- [Exercise requirements]:
Keeping every word in place, write out the entries that come next.

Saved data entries
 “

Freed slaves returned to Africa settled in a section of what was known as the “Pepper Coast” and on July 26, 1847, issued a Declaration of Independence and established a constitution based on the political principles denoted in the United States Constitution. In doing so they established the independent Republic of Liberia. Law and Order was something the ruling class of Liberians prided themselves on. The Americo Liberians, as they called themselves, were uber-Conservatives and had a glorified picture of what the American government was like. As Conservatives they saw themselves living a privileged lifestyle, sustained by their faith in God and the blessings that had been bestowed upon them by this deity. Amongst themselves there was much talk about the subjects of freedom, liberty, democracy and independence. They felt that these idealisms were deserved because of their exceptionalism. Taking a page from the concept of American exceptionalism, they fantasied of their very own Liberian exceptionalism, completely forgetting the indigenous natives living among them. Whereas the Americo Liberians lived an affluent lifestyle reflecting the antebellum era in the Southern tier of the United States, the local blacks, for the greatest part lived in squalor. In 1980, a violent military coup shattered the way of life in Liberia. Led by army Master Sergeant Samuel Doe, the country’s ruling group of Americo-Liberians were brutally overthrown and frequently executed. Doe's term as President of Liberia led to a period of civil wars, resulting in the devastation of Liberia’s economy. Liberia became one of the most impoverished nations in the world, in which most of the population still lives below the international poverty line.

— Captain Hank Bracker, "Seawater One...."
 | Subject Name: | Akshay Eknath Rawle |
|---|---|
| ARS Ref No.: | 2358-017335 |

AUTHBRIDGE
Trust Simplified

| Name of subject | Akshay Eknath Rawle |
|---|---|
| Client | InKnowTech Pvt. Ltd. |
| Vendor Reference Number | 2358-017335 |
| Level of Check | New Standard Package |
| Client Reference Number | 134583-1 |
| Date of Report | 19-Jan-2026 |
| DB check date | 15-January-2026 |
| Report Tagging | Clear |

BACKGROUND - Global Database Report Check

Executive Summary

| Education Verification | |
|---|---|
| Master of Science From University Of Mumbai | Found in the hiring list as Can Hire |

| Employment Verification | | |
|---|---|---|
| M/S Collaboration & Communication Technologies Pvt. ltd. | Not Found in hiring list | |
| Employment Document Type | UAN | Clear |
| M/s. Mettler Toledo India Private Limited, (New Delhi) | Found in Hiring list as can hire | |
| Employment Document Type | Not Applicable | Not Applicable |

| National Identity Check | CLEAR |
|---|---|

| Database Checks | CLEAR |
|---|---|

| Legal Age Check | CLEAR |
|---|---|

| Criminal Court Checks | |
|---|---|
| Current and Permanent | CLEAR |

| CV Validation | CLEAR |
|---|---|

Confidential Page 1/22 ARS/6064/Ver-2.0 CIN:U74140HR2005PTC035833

- [Written answer]:
 “

Freed slaves returned to Africa settled in a section of what was known as the “Pepper Coast” and on July 26, 1847, issued a Declaration of Independence and established a constitution based on the political principles denoted in the United States Constitution. In doing so they established the independent Republic of Liberia. Law and Order was something the ruling class of Liberians prided themselves on. The Americo Liberians, as they called themselves, were uber-Conservatives and had a glorified picture of what the American government was like. As Conservatives they saw themselves living a privileged lifestyle, sustained by their faith in God and the blessings that had been bestowed upon them by this deity. Amongst themselves there was much talk about the subjects of freedom, liberty, democracy and independence. They felt that these idealisms were deserved because of their exceptionalism. Taking a page from the concept of American exceptionalism, they fantasied of their very own Liberian exceptionalism, completely forgetting the indigenous natives living among them. Whereas the Americo Liberians lived an affluent lifestyle reflecting the antebellum era in the Southern tier of the United States, the local blacks, for the greatest part lived in squalor. In 1980, a violent military coup shattered the way of life in Liberia. Led by army Master Sergeant Samuel Doe, the country’s ruling group of Americo-Liberians were brutally overthrown and frequently executed. Doe's term as President of Liberia led to a period of civil wars, resulting in the devastation of Liberia’s economy. Liberia became one of the most impoverished nations in the world, in which most of the population still lives below the international poverty line.

— Captain Hank Bracker, "Seawater One...."
 | Subject Name: | Akshay Eknath Rawle |
|---|---|
| ARS Ref No.: | 2358-017335 |

AUTHBRIDGE
Trust Simplified

| Name of subject | Akshay Eknath Rawle |
|---|---|
| Client | InKnowTech Pvt. Ltd. |
| Vendor Reference Number | 2358-017335 |
| Level of Check | New Standard Package |
| Client Reference Number | 134583-1 |
| Date of Report | 19-Jan-2026 |
| DB check date | 15-January-2026 |
| Report Tagging | Clear |

BACKGROUND - Global Database Report Check

Executive Summary

| Education Verification | |
|---|---|
| Master of Science From University Of Mumbai | Found in the hiring list as Can Hire |

| Employment Verification | | |
|---|---|---|
| M/S Collaboration & Communication Technologies Pvt. ltd. | Not Found in hiring list | |
| Employment Document Type | UAN | Clear |
| M/s. Mettler Toledo India Private Limited, (New Delhi) | Found in Hiring list as can hire | |
| Employment Document Type | Not Applicable | Not Applicable |

| National Identity Check | CLEAR |
|---|---|

| Database Checks | CLEAR |
|---|---|

| Legal Age Check | CLEAR |
|---|---|

| Criminal Court Checks | |
|---|---|
| Current and Permanent | CLEAR |

| CV Validation | CLEAR |
|---|---|

Confidential Page 1/22 ARS/6064/Ver-2.0 CIN:U74140HR2005PTC035833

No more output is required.